Challenges:
1. Write out the part of the passage on multilevel regression and post-stratification that starts at the words "MRP is an estimation" and ends after "fieldwork time and cost.".
2. Continue the passage on multilevel regression and post-stratification from where it stops.

===== Source text =====

Multilevel-regression and Post-stratification (MRP)

MRP is an estimation method that attempts to overcome the difficulties of biased samples. Because MRP does not rely on quotas to make nationally representative survey estimates, it can drastically reduce fieldwork time and cost.

This method showed promising results in a 2014 publication of the paper “Forecasting elections with non-representative polls” in the International Journal of Forecasting. In their paper, Wang et al. used MRP to adjust a heavily skewed sample drawn on the XBox gaming platform (93% men, 65% age 18-29) asking for daily voter intention for the 2012 US presidential election. The authors showed that it is possible to generate very accurate election forecasts from non-representative polls. By using MRP they produced election forecasts that matched leading poll analysts, but at a fraction of the time and cost.

===== Available data =====

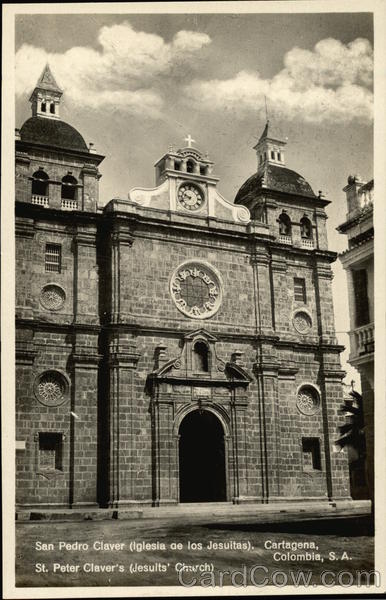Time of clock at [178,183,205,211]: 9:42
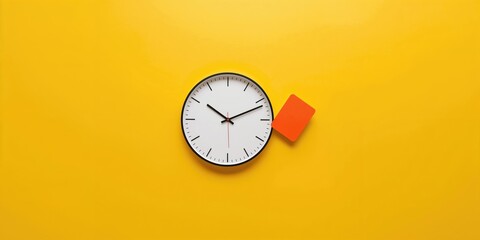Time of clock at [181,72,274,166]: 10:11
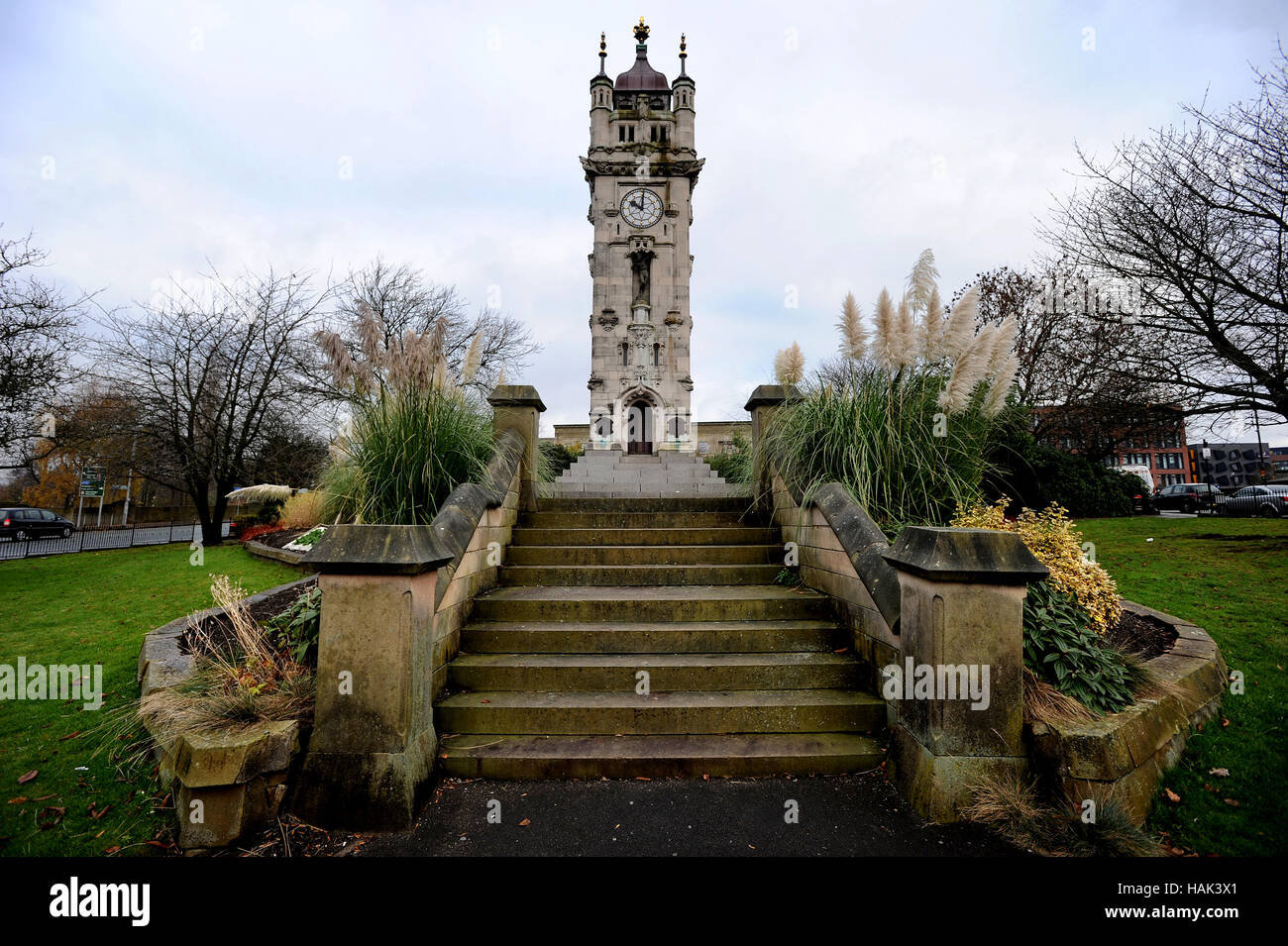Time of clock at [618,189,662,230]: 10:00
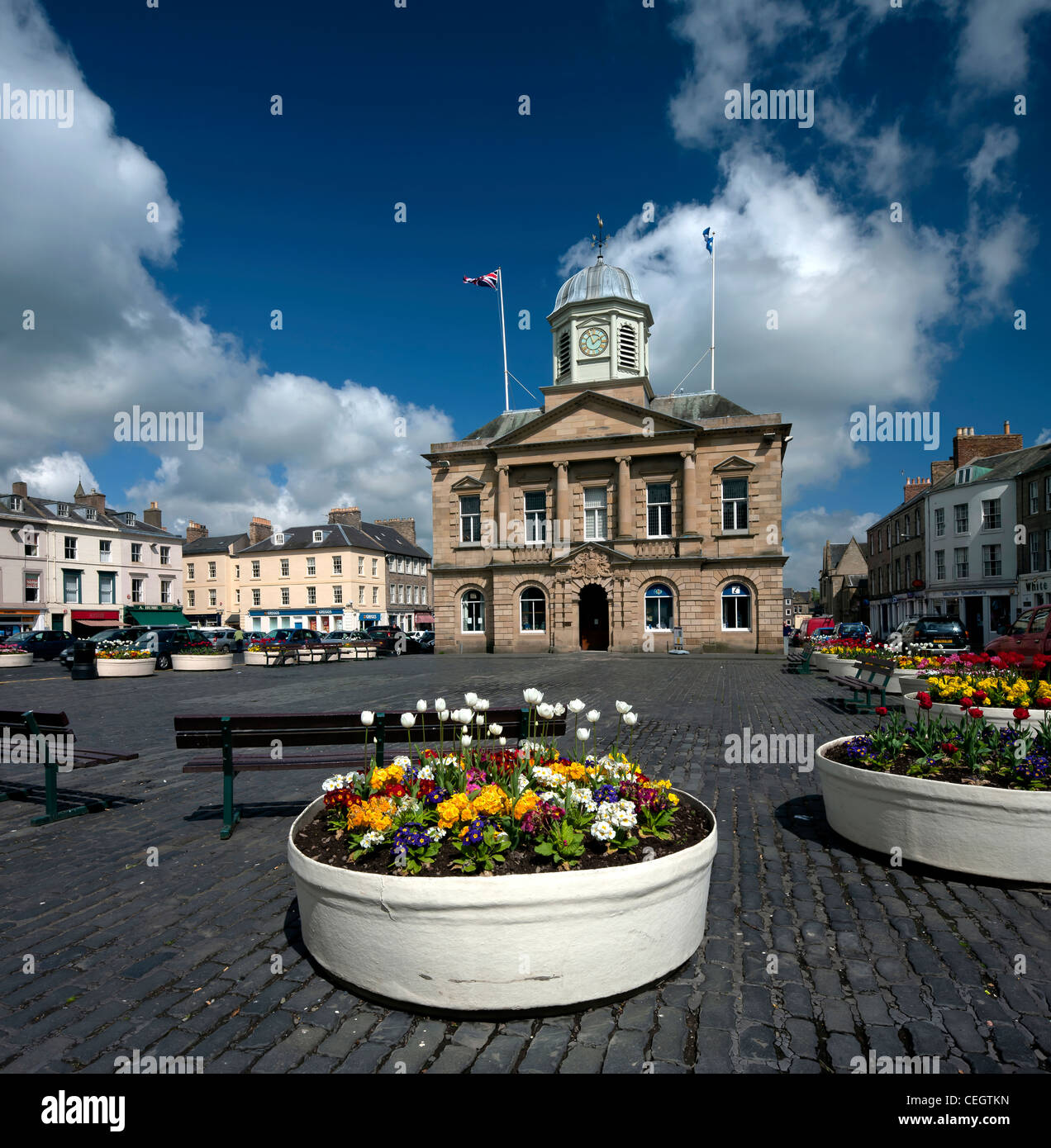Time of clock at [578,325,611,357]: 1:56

=====

Solved tasks:
1.
MRP is an estimation method that attempts to overcome the difficulties of biased samples. Because MRP does not rely on quotas to make nationally representative survey estimates, it can drastically reduce fieldwork time and cost.

2.
How MRP works

To demonstrate how MRP works, let’s illustrate the approach with a simple comparison to the quota sampling technique. Imagine that there are four different demographic groups in a country and that they are all of equal size. In order to get a nationally representative sample of 100 respondents using quota sampling, we set the quotas for 25 respondents for each of the four groups. After a few days of fieldwork, we are able to get enough respondents from each group:

sampling quota

But imagine one cell is particularly hard to reach (females 40-65), and after a few days of fieldwork we are only able to get 5 respondents in this cell.

MRP bad quota

In order to find out how a certain demographic group answers a survey question, we take the respondents from that group’s cell and average their responses. With so few respondents in this problematic cell, the answers of those 5 people risk carrying too much weight, making it necessary to continue fieldwork and fill the cell with more respondents. If the respondents are very difficult to reach, then this could take quite a lot of time and money. This is a problem that Dalia and the broader sampling industry encounter on a daily basis.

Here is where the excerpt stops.